▶ [WORK TO DO] Reproduce verbatim the lines of the entries below, from the line containing "In the photograph, which" through the final line, inclusive.

▶ [EXERCISE MATERIALS]
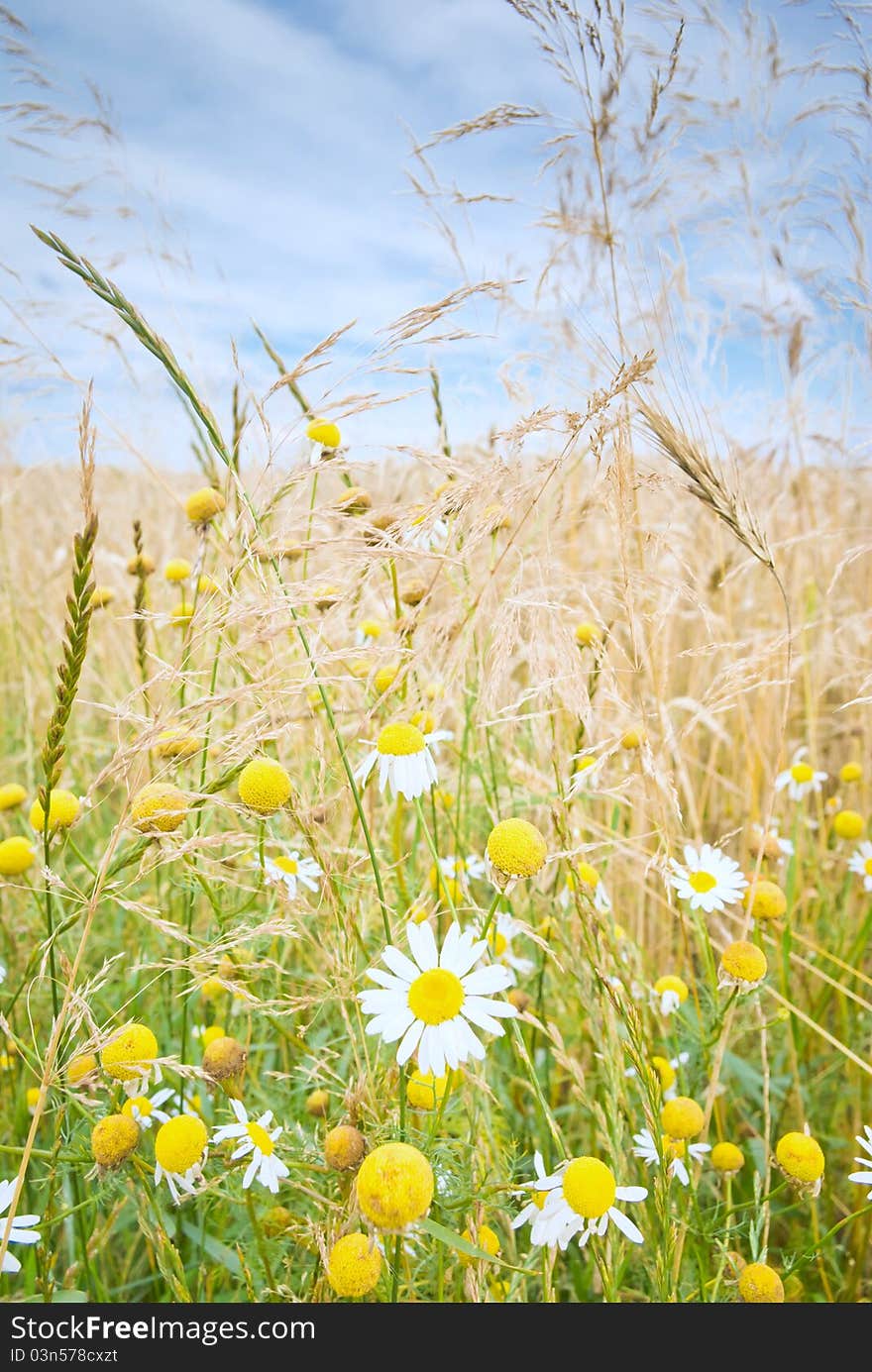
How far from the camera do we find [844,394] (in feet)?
5.00

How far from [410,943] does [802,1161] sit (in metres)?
0.34

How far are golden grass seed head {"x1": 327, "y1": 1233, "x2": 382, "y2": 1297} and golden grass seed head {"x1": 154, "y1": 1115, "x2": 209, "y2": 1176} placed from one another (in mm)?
113

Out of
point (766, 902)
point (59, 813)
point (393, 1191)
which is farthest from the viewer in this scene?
point (766, 902)

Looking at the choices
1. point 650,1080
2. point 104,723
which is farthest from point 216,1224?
point 104,723

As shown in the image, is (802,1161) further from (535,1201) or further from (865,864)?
(865,864)

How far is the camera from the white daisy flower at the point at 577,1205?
0.50 m

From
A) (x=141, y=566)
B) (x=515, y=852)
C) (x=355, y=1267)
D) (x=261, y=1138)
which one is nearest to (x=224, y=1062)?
(x=261, y=1138)

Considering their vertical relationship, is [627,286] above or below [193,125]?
below

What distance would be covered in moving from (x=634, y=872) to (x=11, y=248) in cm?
114

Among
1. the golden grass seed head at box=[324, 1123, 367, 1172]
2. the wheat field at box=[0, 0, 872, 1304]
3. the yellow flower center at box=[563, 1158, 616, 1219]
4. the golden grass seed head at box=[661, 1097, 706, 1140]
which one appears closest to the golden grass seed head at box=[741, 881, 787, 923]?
the wheat field at box=[0, 0, 872, 1304]

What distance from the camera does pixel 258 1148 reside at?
0.55m

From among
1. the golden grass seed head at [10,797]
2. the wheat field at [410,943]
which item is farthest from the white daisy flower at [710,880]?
the golden grass seed head at [10,797]

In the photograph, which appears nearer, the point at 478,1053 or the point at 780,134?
the point at 478,1053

▶ [THE ANSWER]
In the photograph, which appears nearer, the point at 478,1053 or the point at 780,134?
the point at 478,1053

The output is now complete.